FFRF has filed a separate lawsuit in Colorado state court against Gov. Bill Ritter Jr., over his troublesome prayer proclamations.
The government defendants trot out historic myths and disinformation to bolster their claim that, “The tradition of a National Day traces its roots to the founding of our Nation.”
Yet only 4% of colonialists were affiliated with a church at the founding of the republic, as the Foundation reply brief notes.
The Foundation maintains that Pres. George Washington’s thanksgiving prayer of 1789, which is repeatedly invoked by the U.S. Attorney General’s Office, is not binding precedent. As constitutional scholar Leo Pfeffer noted in his definitive Church State & Freedom, courts should not be relying on “secondary evidence,” such as legends on coins or presidential proclamations, when they can rely on the “primary evidence” of the Constitution itself–which does not contain any references to a god.
The defendants cite James Madison’s Memorial and Remonstrance, a passionate argument against uniting church and state, but only to use it as an example of an official document referencing a deity.
Similarly, defendants cite Thomas Jefferson’s Bill for Establishing Religious Freedom, which maintains no citizen can be compelled to attend, erect or support a ministry, only to note that in the Virginia law Jefferson acknowledged a creator. Yet Jefferson later utterly repudiated the idea of a president directing the religious views of his constituents, and wrote that as president he did not even possess such powers. The defendants’ motion almost jeers at Jefferson as the only president not to proclaim days of thanksgiving. The Foundation points out Jefferson is no minor exception. His famous metaphor defined the very meaning of the Establishment Clause of the First Amendment as erecting “a wall of separation between church and state.”

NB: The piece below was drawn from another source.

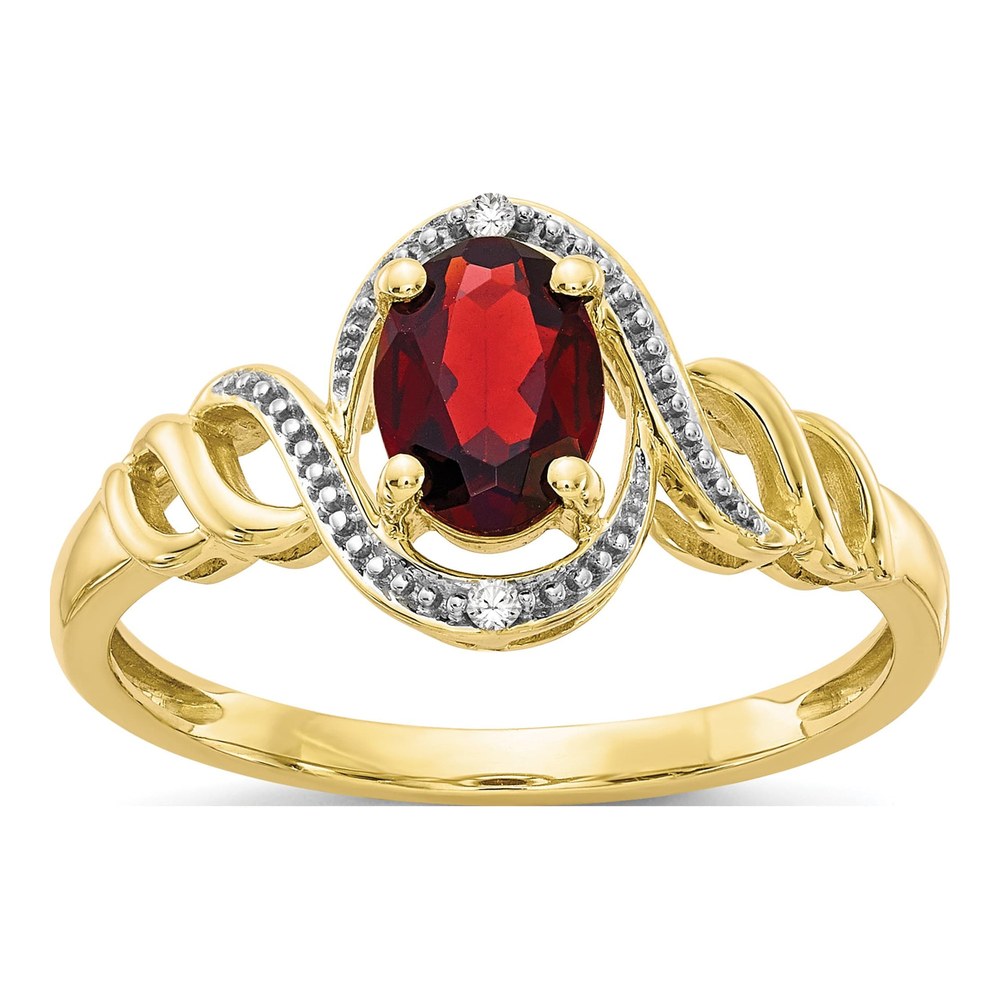 10K Yellow Gold Garnet & Diamond January Ring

The Foundation notes that in fact Pres. Andrew Jackson refused to issue proclamations for prayer, because he too felt that transcended the limits prescribed by the Constitution for the president.
Significantly, Madison, the primary architect of the Constitution, who as president acceded to pressure to issue several such proclamations, notably changed his mind. In Madison’s Detached Memoranda, Madison explicitly condemns “religious proclamations by the Executive recommending Thanksgivings & fasts” as something belonging in a “theocracy.”

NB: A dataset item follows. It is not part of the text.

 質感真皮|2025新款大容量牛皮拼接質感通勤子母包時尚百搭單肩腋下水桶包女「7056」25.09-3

The U.S. Attorney General’s office goes so far as to claim that Pres. Abraham Lincoln’s Gettysburg Address is supposed evidence in favor of a day of prayer. The Foundation introduced into evidence a copy of the original handwritten Gettysburg address, which Lincoln read from. Both the original version and Lincoln’s after-speech second draft contain no reference to a nation “under God” at the famous conclusion. (A “commemorative” version of the Gettysburg Address, which Lincoln, an unorthodox deist, sent out and autographed, added the words “under God.”)

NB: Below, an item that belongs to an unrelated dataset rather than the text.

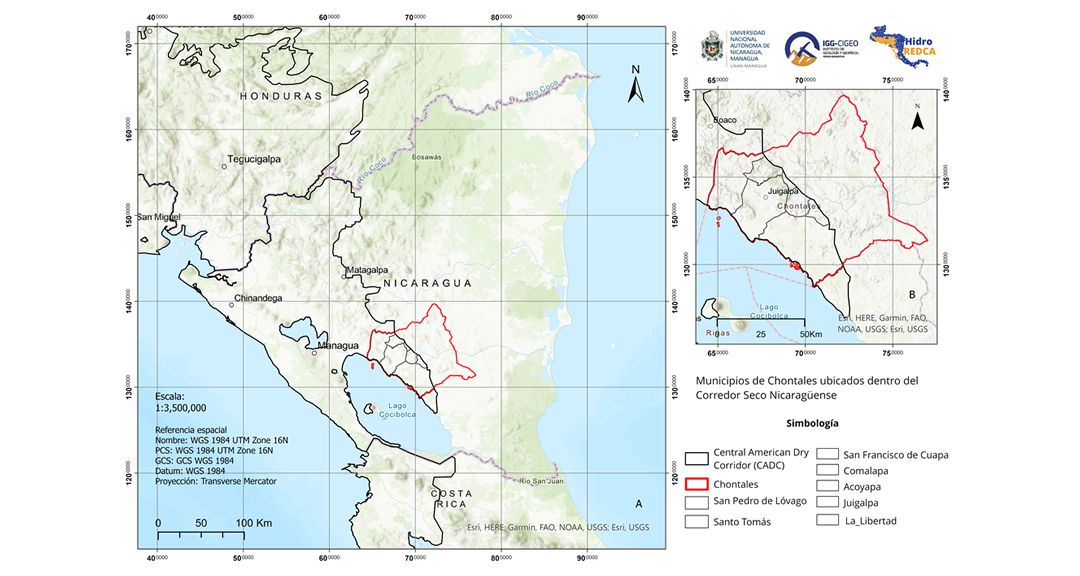 Mapa de los municipios chontaleños que se encuentran dentro del Corredor Seco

In defense of a National Day of Prayer, the Attorney General’s Office further asserts:
“In 1865, Congress authorized the inscription of ‘in God we Trust’ on United States coins.”
The Foundation notes this broad generalization paints an inaccurate picture. U.S. money was entirely god-free until 1862, when “In God We Trust” was placed in a very limited way on a 2-cent piece, then a 1-cent piece, at the direct instigation of a Baptist minister, to “relieve us from the ignominy of heathenism.” The motto was only gradually added to other coins. “In God We Trust” was not adopted as a motto until 1956.
The government claims there is no “broken history” of official acknowledgment of the role of religion in American life. Yet even some of the presidential proclamations, such as Pres. Reagan’s 1983 version, complain that “the National Day of Prayer was forgotten” after the Revolutionary War until the Civil War, and then forgotten again until 1952.
All of the proclamations are dictatorial and ask Americans not only to pray but tell them what to pray for. Only one presidential proclamation even acknowledges that unbelievers exist. That one, by Reagan in 1981, is particularly proselytizing in nature.
Many include biblical references, including some New Testament.